A: It’s clearly changed under this administration. And the changes have been numerous. The two executive orders that Trump issued as soon as he took office were an indication of what was to come. The first declared that all undocumented persons in the country were considered criminals and a threat to national security. That had never happened before in the history of the United States. He also said that political asylum for people claiming refugee status had been abused in the past, and so he ordered the Justice Department to cut the number of refugees who would be accepted into the country in half.
That policy has continued to unfold. The latest iteration is zero tolerance, which means that anyone crossing the border without documents, including refugees claiming asylum, are being charged as criminals.
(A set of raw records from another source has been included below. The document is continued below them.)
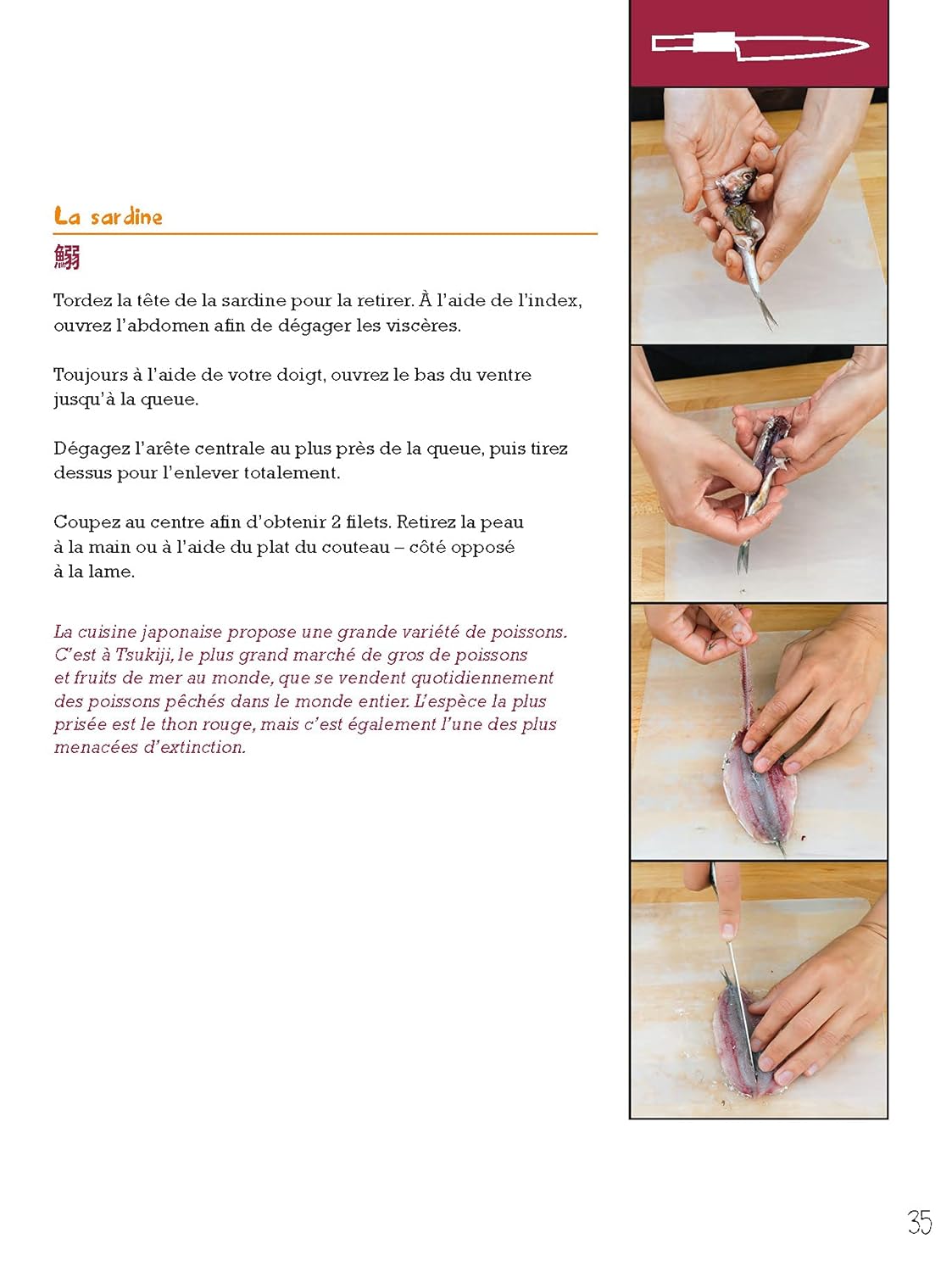 La sardine

鰯

Tordez la tête de la sardine pour la retirer. À l'aide de l'index, ouvrez l'abdomen afin de dégager les viscères.

Toujours à l'aide de votre doigt, ouvrez le bas du ventre jusqu'à la queue.

Dégagez l'arête centrale au plus près de la queue, puis tirez dessus pour l'enlever totalement.

Coupez au centre afin d'obtenir 2 filets. Retirez la peau à la main ou à l'aide du plat du couteau – côté opposé à la lame.

La cuisine japonaise propose une grande variété de poissons. C'est à Tsukiji, le plus grand marché de gros de poissons et fruits de mer au monde, que se vendent quotidiennement des poissons pêchés dans le monde entier. L'espèce la plus prisée est le thon rouge, mais c'est également l'une des plus menacées d'extinction.

35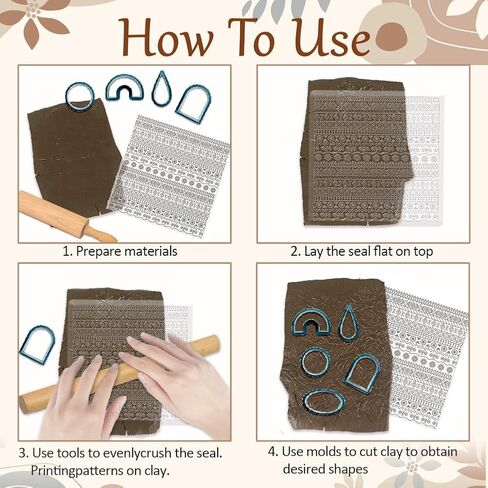 How To Use

1. Prepare materials

2. Lay the seal flat on top

3. Use tools to evenlycrush the seal. Printingpatterns on clay.

4. Use molds to cut clay to obtain desired shapes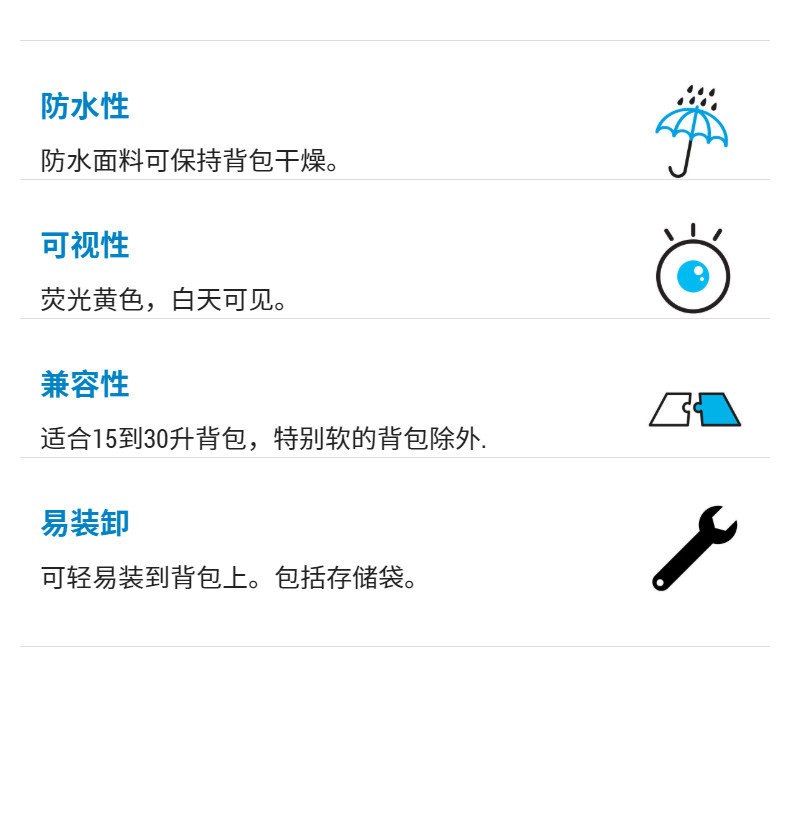 防水性

防水面料可保持背包干燥。

可视性

荧光黄色，白天可见。

兼容性

适合15到30升背包，特别软的背包除外.

易装卸

可轻易装到背包上。包括存储袋。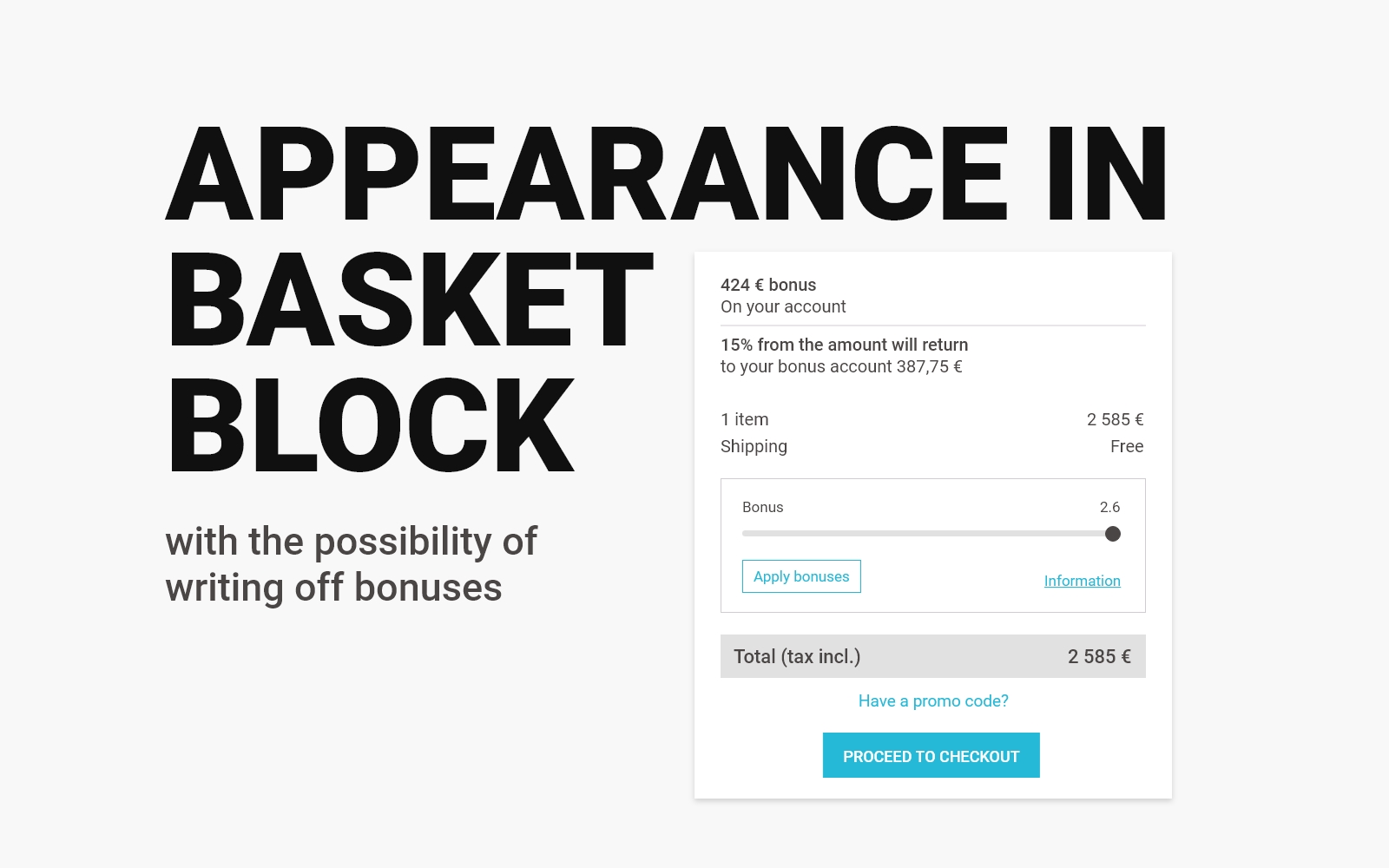 APPEARANCE IN BASKET BLOCK

with the possibility of writing off bonuses

424 € bonus
On your account

15% from the amount will return
to your bonus account 387,75 €

1 item 2 585 €
Shipping Free

Bonus 2.6

Apply bonuses
Information

Total (tax incl.) 2 585 €

Have a promo code?

PROCEED TO CHECKOUT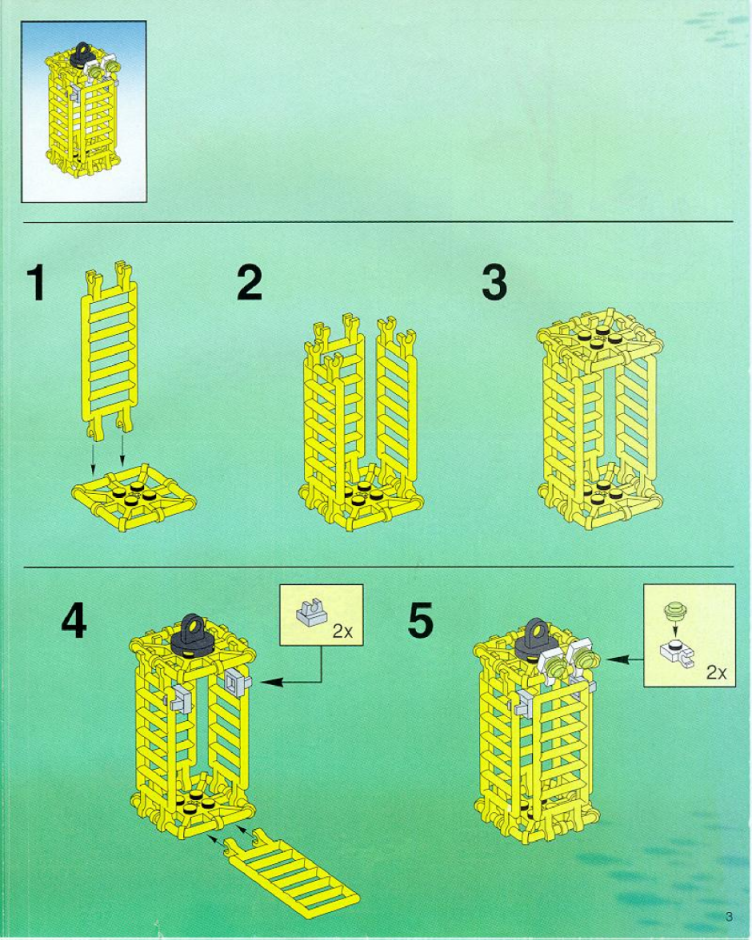 1

2

3

4

2x

5

2x

3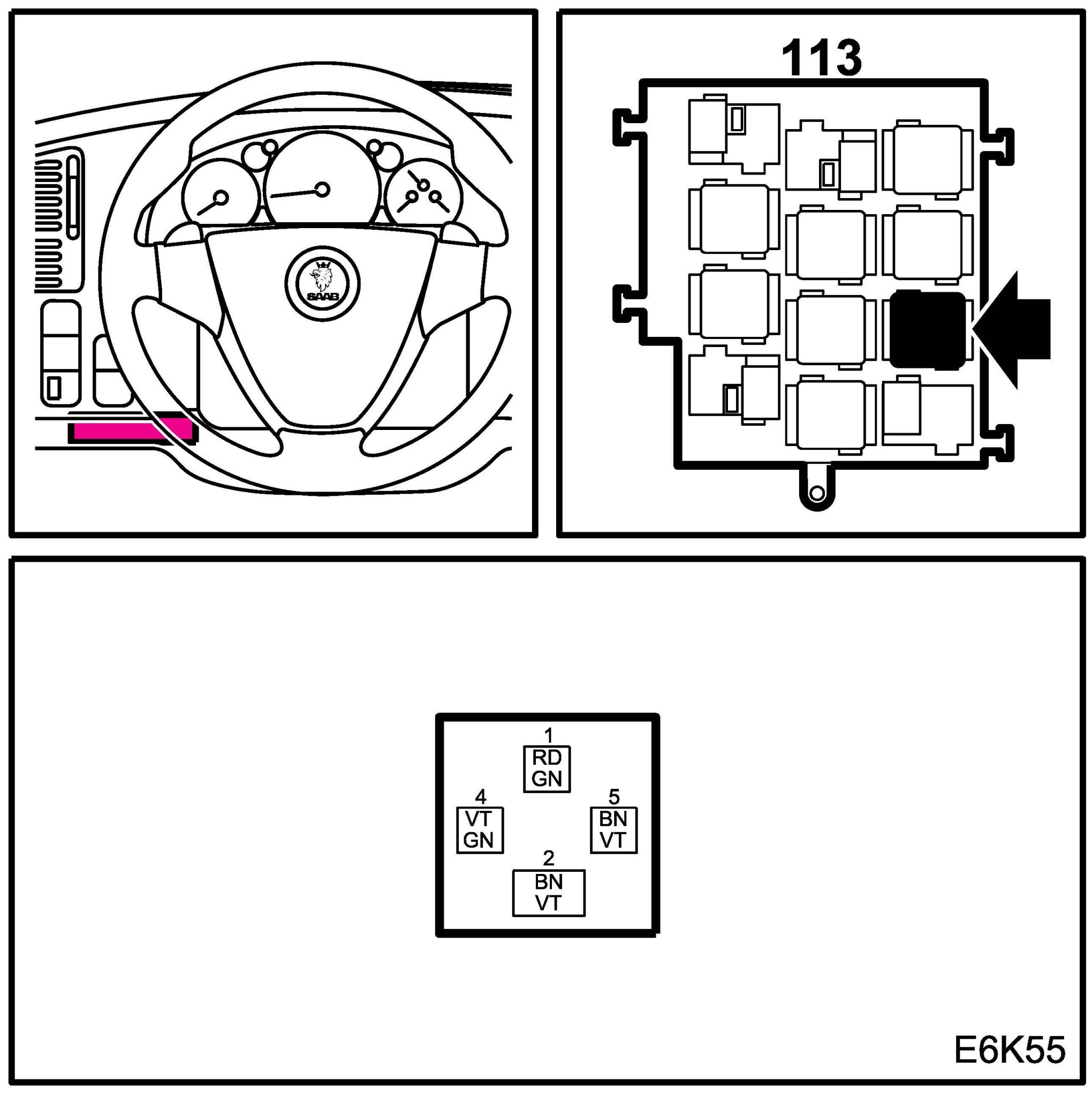 SAAB

113

1
RD
GN

4
VT
GN

5
BN
VT

2
BN
VT

E6K55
Children are being separated from their families and treated as unaccompanied minors, allowing parents to be deported without their children. What compounds all of these administrative actions against refugees is the anti-immigrant rhetoric of the president and many of his supporters. They describe immigrants as vermin, animals, an infestation. This dehumanizing portrayal of all immigrants as a threat to national security has not occurred in this country since early in the 20th century.
Q: What do these policies look like on the ground?
A: Prior to the Trump administration, the government of Barack Obama had focused on excluding people who had a criminal history but granting relief from deportation to folks who had families, long-term jobs and strong community ties. Those priorities made a significant difference. The Sanctuary Movement revived during the Obama administration, and we provided sanctuary here at Southside Presbyterian Church, as did many other congregations across the United States, for families who were eligible for that kind of relief. People could seek asylum in the church when they received a deportation order and then seek relief from that deportation while they were in sanctuary. This worked to keep families together. But under the Trump administration, all are considered criminals and there is no relief.
It’s a substantial challenge for the church to give people good guidance because of all the political changes and risks that migrants and refugees are facing. We’re initiating networks and conversations to aid and protect migrants and refugees internally in Central America, throughout Mexico and with the church in Canada. Our responsibility to protect and advise requires that we provide accurate information and pastoral care to the most vulnerable.
Q: What are your thoughts on how scripture is being leveraged, as it was by Attorney General Jeff Sessions, to support these policies and practices?
A: When virtually every major faith community rose up and said that the separation of children and the long-term incarceration of families were against everything that our faith required of people, Sessions reverted back to quoting Romans 13, which has been used to justify almost every heinous and devastating act of the United States government. It was used to justify the genocide of the Indigenous peoples; it was used to justify slavery; and it was used to justify Jim Crow laws and segregation. It was one of those defining moments for the religious community. We weren’t going to allow that to happen again. All of the major faith communities told him, “Not this time.”
Q: What needs to be done with the U.S.-Mexico border? Is it a matter of reform, or should borders be opened or even abolished?
A: Ultimately, I think we all recognize that the European Union has already moved to eliminate borders among the countries in the EU. And the United States, Canada and Mexico are probably not far behind. The economic initiatives for commonality translate into a recognition that borders are eventually going to be irrelevant. We’re getting the blowback from anxieties — from people who have a memory of how important borders have been to identity and culture. But society is moving in the opposite direction. We’re in the midst of that conflict, with fear and anxiety being the greatest threat to a world that is moving more rapidly than any of us can keep track of.
This interview has been edited and condensed.